EXERCISE DIRECTIONS - Summarize the abstract on copper in cardiometabolic disease in two sentences.
START EXCERPT TO READ
Apoptosis. 2026 Jul 1;31(7):180. doi: 10.1007/s10495-026-02390-3.
ABSTRACT
Copper is an essential micronutrient required for mitochondrial respiration, antioxidant defense, and metabolic homeostasis. Accumulating evidence demonstrates that dysregulated copper handling, including deficiency, redistribution, or overload, is a reproducible feature of multiple cardiometabolic disorders, including heart failure, diabetes mellitus, obesity, and NAFLD/MASLD. Human, animal, and cellular studies consistently implicate altered copper trafficking and compartmentalization in mitochondrial dysfunction, oxidative stress, and tissue remodeling across these conditions. The recent identification of cuproptosis, a copper-dependent form of regulated cell death characterized by mitochondrial copper binding to lipoylated tricarboxylic acid cycle enzymes, has expanded mechanistic understanding of copper toxicity in cancer. However, the defining molecular hallmarks of canonical cuproptosis, including lipoylated protein aggregation, iron-sulfur cluster loss, and respiration-dependent cell death, have not yet been demonstrated in vivo in cardiometabolic tissues. Accordingly, cuproptosis is discussed here as a testable mechanistic hypothesis rather than an established driver of cardiometabolic pathology. In this review, we synthesize current evidence for copper dysregulation in cardiometabolic disease and carefully distinguish established copper-dependent pathology from speculative cuproptotic mechanisms. We explicitly address the apparent paradox that the cardiac tissue context in cardiometabolic disease is dominated by a copper-deficient phenotype, which is the opposite of the mitochondrial copper-loading state required for canonical cuproptosis, and reconcile this through the concept of intracellular copper redistribution and tissue-selective susceptibility. We evaluate clinical and preclinical studies of copper-modulating therapies with attention to tissue specificity and safety, and we outline a framework for rigorously testing cuproptosis in vivo using convergent molecular, functional, and clinical criteria. Together, this review clarifies what is known about copper biology in metabolic disease and defines the experimental standards required to determine whether cuproptosis contributes to these conditions.
END EXCERPT TO READ
START AVAILABLE DATA
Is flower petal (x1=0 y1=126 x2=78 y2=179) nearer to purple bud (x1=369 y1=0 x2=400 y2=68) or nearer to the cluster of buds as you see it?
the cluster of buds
END AVAILABLE DATA
ANSWER TO THIS TASK - Dysregulated copper handling, whether deficiency, redistribution, or overload, is a reproducible feature of cardiometabolic disorders such as heart failure, diabetes mellitus, obesity, and NAFLD/MASLD, and is implicated in mitochondrial dysfunction, oxidative stress, and tissue remodeling. Because the hallmarks of cuproptosis have not been shown in vivo in cardiometabolic tissues, the review treats it as a testable hypothesis, evaluates copper-modulating therapies, and outlines a framework for testing cuproptosis in vivo.